++++ Given information ++++

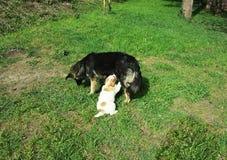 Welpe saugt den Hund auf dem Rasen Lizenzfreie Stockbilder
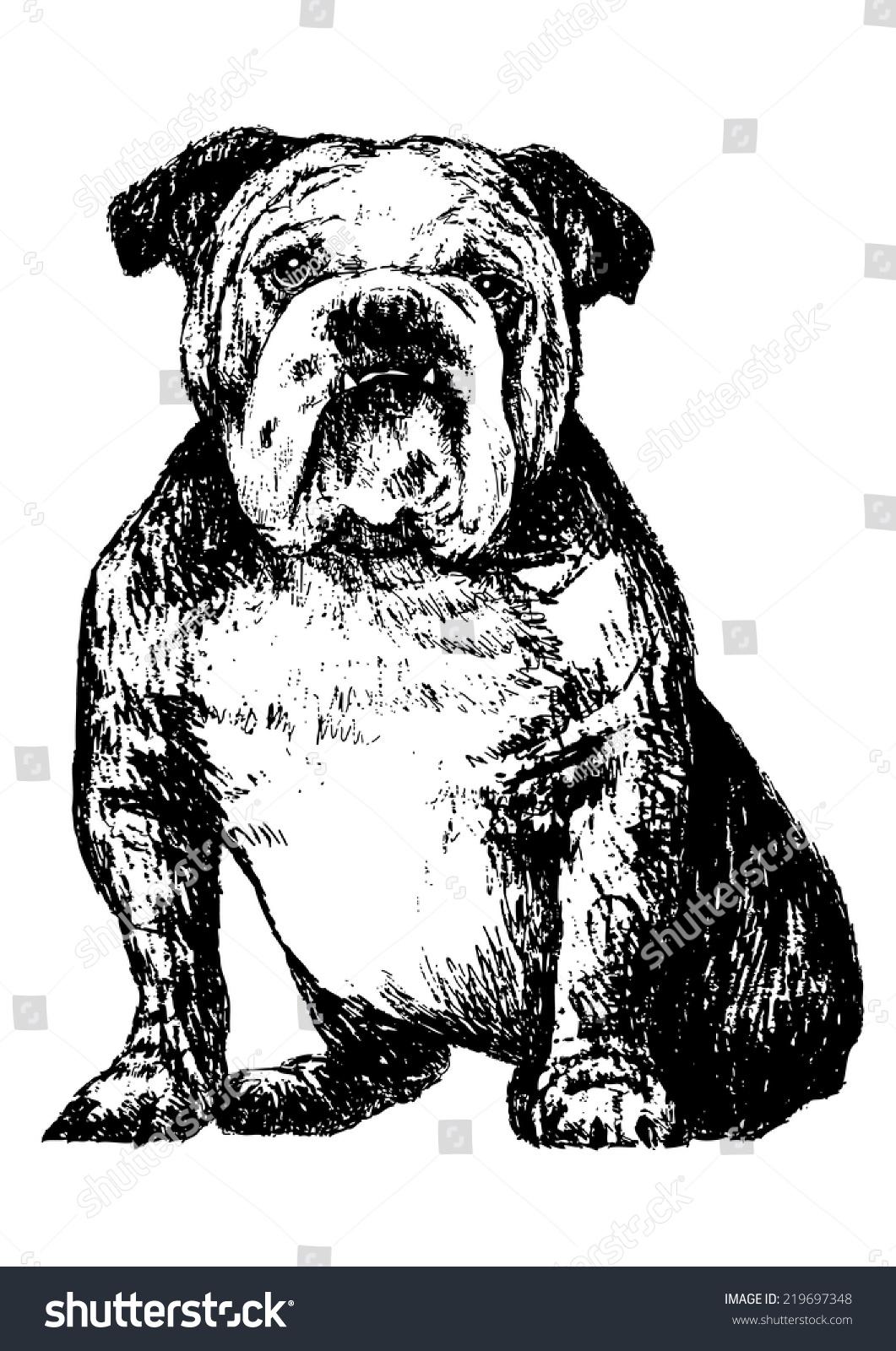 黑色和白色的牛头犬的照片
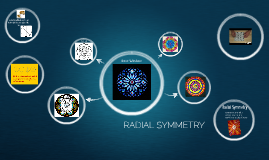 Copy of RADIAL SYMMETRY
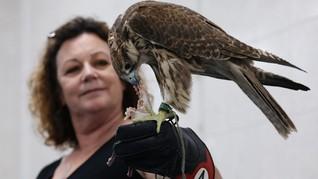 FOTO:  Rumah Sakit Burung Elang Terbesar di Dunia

++++

# About this exercise:
The job is to return the listing above exactly, minus its pictures.

# Solution to the exercise:
 Welpe saugt den Hund auf dem Rasen Lizenzfreie Stockbilder
 黑色和白色的牛头犬的照片
 Copy of RADIAL SYMMETRY
 FOTO:  Rumah Sakit Burung Elang Terbesar di Dunia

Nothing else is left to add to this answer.